DETAILED DESCRIPTION OF THE INVENTION [Field of Industrial Application] The present invention relates to an electrophotographic photoreceptor, and more particularly, to an improved electrophotographic photoreceptor.
The present invention relates to an electrophotographic photoreceptor having a low-molecular organic photoconductor that provides fc electrophotographic properties.

[Conventional technology]

Conventionally, inorganic photoconductive materials such as selenium, cadmium sulfide, and zinc oxide are known as photoconductive materials used in electrophotographic photoreceptors. These photoconductive materials have many advantages, such as being able to be charged to an appropriate potential in the dark, having little charge dissipation in the dark, and quickly dissipating all charge when exposed to light or light. Although it has advantages, it also has various disadvantages. The problem is that selenium-based photoreceptors easily crystallize due to factors such as temperature, humidity, dirt, and pressure.
In particular, when the ambient temperature exceeds 40° C., crystallization becomes significant, resulting in drawbacks such as a decrease in chargeability and the appearance of white spots on images. Cadmium sulfide photoreceptors are stable in humid environments and do not exhibit friendly sensitivity, and zinc oxide photoreceptors require the sensitizing effect of sensitizing dyes such as rose bengal. The sensitizing dye suffers charging deterioration due to corona charging and photobleaching due to exposure light, so it has the disadvantage that it is not stable for a long period of time and cannot provide subsequent images.

On the other hand, six organic photoconductive polymers including polyvinylcarbazole have been proposed, but these polymers are superior in terms of film formability and light weight compared to the inorganic photoconductive materials mentioned above. However, it has been difficult to put them into practical use to date, and the reason for this is that sufficient film-forming properties have not yet been obtained, and inorganic photoconductive materials have been lacking in terms of sensitivity, durability, and stability against environmental changes. It was an inferior rounding.

In addition, hydrazone compounds disclosed in US Pat. No. 4,150,987, triarylpyrazoline compounds described in US Pat. No. 3,837,85i, etc.,
Low-molecular organic photoconductors such as 9-steryl anthracene compounds described in JP-A-94828 and JP-A-51-94829 have been proposed. By appropriately selecting the binder used, such low-molecular-weight organic photoconductors can overcome the drawbacks of film-forming properties that have been a problem in the field of organic photoconductive polymers. It cannot be said that the sensitivity is sufficient.

For this reason, in recent years, an FC laminated structure has been proposed in which the photosensitive layer is functionally separated into a charge generation layer and a charge transport layer. Using this laminated structure as a photosensitive layer, nine electrophotographic photoreceptors can now be improved in terms of sensitivity to visible light, charge retention, surface strength, etc. Such electrophotographic photoreceptors are disclosed, for example, in US Pat. No. 3,837,851 and US Pat. No. 3,871,882.

However, with conventional fcYL photoreceptors that use low-molecular organic photoconductors in the charge transport layer, the sensitivity is not always sufficient, and the bright area potential does not change when repeatedly charged and exposed. There is a large fluctuation in the dark potential which needs to be improved.

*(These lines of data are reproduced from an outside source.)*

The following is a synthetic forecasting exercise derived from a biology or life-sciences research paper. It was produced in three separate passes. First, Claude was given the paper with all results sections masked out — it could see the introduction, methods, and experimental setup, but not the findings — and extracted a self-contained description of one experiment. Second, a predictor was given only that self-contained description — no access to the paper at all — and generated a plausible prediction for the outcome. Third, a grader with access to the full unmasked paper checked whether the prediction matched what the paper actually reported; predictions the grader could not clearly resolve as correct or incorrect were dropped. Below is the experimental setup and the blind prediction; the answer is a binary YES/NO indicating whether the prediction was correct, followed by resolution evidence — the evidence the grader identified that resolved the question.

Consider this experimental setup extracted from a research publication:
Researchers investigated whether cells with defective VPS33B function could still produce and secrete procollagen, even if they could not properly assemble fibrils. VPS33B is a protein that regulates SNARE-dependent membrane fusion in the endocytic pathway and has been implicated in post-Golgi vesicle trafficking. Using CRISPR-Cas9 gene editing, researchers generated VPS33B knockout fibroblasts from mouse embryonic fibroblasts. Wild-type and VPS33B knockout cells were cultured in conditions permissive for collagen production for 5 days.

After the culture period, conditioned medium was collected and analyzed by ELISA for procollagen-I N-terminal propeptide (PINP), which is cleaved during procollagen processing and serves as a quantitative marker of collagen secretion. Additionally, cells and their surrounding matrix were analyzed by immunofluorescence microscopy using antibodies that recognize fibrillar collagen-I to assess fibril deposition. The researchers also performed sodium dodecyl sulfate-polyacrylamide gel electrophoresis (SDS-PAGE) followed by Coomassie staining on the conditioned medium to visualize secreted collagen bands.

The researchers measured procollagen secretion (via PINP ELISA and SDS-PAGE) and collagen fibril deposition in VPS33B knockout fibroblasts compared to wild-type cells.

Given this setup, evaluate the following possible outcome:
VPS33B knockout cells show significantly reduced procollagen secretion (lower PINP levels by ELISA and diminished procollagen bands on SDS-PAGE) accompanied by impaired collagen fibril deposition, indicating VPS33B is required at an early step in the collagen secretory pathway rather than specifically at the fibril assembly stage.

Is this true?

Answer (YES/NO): NO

[Problem that the invention seeks to solve]

SUMMARY OF THE INVENTION An object of the present invention is to provide an electrophotographic photoreceptor that overcomes the above-mentioned drawbacks or disadvantages.

Another object of the invention is to provide a novel organic photoconductor.

Another object of the present invention is to provide a novel charge-transporting material in a laminated photosensitive layer which is functionally separated into a charge-generating layer and a charge-transporting layer.

[Ninth way to solve the problem]

This object of the present invention is achieved by an electrophotographic photoreceptor having the following configuration.

That is, the present invention uses a compound represented by the following general formula in the photosensitive layer! 1. An electrophotographic photoreceptor containing as a cargo transporting substance.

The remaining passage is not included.